• [DIRECTION] Copy the forum thread on aquarium wood from "What i like" up to and including "storm passes over.", substituting "gale" for "storm".

I use beech in mine  


Sent from my iPhone using Tapatalk


----------



## ted31

So bogman. You've used ivy wood with no problems?


----------



## James O

Hey guys. Dont forget to check the date of threads you reply to.  This one is from Sept 2011


----------



## zozo

_Carpinus betulus (hornbeam) is also one of the hardest woods to find all over Europe. Centuries back used to manufacture cogwheels and axils etc. 
Seem to be very suitable for aquarium use. _


----------



## Lordfatty

Does anyone know if staghorn sumach can be used in an aquarium and if so, how could I prepare it cut straight from a tree


----------



## dw1305

Hi all,





Lordfatty said:


> Does anyone know if staghorn sumach can be used in an aquarium and if so, how could I prepare it cut straight from a tree


I don't know for sure, but <"_Rhus typhina">_ contains a lot of chemical compounds and I would be very wary of it, unless the wood was long dead..

cheers Darrel


----------



## AylaE

Hey everyone,

I’m new here, you guys are ever so useful! I’ve got some elder berry wood soaking currently, is it safe does anyone know?


----------



## alpine Oak

elder  is a very soft wood that will probably rot very quickly


----------



## alpine Oak

Being from Frome, you should try and older wood from an old orchard. Fruit woods are pretty safe. (check for mistletoe )


----------



## MossMan

Oak gets my vote and I strip the bark off using a knife and give it a good soak.


----------



## dw1305

Hi all, 





alpine Oak said:


> elder is a very soft wood that will probably rot very quickly


You need the right bit, the heart wood from the bottom of old Elder (_Sambucus nigra_) bushes, it isn't soft and sappy like the stems, it is very hard and dense (it naturally sinks).

cheers Darrel


----------



## Andrew Butler

Old thread that keeps ticking along but there are some more recent ones on here if you look on topic.


MossMan said:


> Oak gets my vote and I strip the bark off using a knife and give it a good soak.


The big problem with oak is it's forever leaching tannins - they use it for tannin leather for a reason.

Ash, Birch and Beech are all reasonable choices that are widely available in the UK as are most fruit trees but finding the interesting shapes is the hard part I found.
Sometimes it can just be easier to spend out a bit (extortionate amount) of money for something with interesting shape I've learnt.


----------



## zozo

What i like to look out for when strolling the woods is smaller fallen trees ripped from the ground. Then if reasonably fresh saw the trunk at the roots... I'm a bit lucky maybe with a small forest next door that contains a lot of young Prunus sp. that regularly fall over each time a storm passes over.






This piece went to a friends aquarium and left the bark on. Looks great and isn't e problem. Still waiting for recent and decent pictures.


----------



## Tucker90

I used heather in my 15L shrimp tank, it had been fired, left out for months, then I stripped as much bark off as possible and kiln dried it! 

Looked brilliant for 6 months, the issue is it starts to break down, or at least it did in my tank! Causing issues with water quality and makes a mess!

• [DATA RECORDS]
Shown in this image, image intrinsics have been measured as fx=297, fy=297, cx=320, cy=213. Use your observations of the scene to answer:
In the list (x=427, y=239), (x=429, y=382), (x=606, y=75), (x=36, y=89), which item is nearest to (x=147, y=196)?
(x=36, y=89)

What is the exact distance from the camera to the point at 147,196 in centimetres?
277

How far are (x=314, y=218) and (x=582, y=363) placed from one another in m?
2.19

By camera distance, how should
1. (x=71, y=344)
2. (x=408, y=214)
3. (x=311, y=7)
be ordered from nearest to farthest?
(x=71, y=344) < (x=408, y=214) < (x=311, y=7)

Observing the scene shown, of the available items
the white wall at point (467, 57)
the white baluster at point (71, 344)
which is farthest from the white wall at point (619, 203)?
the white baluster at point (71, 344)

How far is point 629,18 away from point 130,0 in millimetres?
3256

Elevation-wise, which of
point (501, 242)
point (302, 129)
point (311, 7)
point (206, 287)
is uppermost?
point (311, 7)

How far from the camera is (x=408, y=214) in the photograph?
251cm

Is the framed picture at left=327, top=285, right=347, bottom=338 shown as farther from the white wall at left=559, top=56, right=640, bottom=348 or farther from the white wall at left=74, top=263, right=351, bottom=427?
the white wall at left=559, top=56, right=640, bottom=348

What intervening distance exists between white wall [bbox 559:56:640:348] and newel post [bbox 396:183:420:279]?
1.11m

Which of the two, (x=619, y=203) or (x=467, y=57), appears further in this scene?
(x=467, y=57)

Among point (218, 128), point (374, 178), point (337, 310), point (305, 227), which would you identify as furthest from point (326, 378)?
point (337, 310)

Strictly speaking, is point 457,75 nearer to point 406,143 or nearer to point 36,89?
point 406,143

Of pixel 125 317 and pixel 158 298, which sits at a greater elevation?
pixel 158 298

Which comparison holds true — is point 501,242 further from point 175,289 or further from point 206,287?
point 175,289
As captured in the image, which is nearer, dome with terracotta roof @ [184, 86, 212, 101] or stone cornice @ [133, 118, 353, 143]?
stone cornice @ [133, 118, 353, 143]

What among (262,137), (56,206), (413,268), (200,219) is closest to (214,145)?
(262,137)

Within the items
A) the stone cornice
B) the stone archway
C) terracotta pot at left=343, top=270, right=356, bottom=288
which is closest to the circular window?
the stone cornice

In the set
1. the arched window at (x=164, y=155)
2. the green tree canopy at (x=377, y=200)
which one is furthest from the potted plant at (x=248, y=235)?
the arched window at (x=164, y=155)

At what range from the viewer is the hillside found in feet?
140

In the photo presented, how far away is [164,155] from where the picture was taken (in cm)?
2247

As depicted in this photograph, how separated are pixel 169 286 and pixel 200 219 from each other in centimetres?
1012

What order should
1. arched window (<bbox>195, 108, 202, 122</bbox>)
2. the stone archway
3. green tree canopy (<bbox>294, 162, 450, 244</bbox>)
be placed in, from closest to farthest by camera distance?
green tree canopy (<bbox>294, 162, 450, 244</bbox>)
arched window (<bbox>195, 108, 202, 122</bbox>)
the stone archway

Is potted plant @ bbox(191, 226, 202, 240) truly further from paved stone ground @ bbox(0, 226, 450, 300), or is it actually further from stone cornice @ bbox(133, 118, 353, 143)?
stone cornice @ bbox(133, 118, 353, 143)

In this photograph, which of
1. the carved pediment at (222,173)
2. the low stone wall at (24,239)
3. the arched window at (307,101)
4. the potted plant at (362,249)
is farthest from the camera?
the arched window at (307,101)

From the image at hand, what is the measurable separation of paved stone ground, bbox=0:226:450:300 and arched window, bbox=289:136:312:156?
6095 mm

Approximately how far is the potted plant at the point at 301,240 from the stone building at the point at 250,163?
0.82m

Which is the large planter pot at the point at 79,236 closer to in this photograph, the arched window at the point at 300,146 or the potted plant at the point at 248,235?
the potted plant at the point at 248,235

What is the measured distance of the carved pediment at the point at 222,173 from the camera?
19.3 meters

• [TASK RESPONSE]
What i like to look out for when strolling the woods is smaller fallen trees ripped from the ground. Then if reasonably fresh saw the trunk at the roots... I'm a bit lucky maybe with a small forest next door that contains a lot of young Prunus sp. that regularly fall over each time a gale passes over.